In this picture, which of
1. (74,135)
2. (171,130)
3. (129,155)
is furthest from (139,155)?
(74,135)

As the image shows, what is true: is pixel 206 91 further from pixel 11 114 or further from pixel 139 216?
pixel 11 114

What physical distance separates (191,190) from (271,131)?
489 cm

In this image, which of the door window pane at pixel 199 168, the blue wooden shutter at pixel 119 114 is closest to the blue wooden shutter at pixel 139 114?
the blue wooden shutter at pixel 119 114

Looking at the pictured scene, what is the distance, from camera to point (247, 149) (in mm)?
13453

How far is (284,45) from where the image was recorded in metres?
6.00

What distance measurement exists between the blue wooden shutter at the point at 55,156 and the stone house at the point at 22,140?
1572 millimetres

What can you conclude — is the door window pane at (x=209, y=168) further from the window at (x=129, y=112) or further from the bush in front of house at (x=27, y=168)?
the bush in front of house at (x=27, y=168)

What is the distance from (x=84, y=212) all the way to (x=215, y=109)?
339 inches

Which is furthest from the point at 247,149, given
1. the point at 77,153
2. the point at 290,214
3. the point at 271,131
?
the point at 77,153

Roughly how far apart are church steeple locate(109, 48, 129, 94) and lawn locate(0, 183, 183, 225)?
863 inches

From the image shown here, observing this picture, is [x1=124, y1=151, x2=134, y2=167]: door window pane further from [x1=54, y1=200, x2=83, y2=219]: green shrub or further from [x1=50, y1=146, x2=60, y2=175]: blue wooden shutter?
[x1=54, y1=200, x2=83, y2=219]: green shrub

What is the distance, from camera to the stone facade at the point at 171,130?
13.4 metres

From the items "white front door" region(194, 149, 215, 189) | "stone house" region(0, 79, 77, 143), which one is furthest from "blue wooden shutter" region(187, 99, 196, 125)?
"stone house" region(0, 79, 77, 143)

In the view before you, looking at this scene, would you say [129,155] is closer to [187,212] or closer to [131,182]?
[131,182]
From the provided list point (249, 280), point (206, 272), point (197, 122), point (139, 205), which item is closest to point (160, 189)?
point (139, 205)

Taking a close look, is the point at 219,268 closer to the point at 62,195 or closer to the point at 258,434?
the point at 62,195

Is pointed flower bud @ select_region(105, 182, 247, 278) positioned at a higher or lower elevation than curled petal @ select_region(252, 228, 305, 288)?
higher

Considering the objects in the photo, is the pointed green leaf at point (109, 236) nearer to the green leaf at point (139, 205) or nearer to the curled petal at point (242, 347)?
□ □ □ □
WHAT TO PRODUCE
Copy the rows above starting with the line containing "How far is (284,45)" and going on through the line containing "1572 millimetres", unchanged.

PROBLEM SOLUTION
How far is (284,45) from where the image was recorded in metres?
6.00

What distance measurement exists between the blue wooden shutter at the point at 55,156 and the stone house at the point at 22,140?
1572 millimetres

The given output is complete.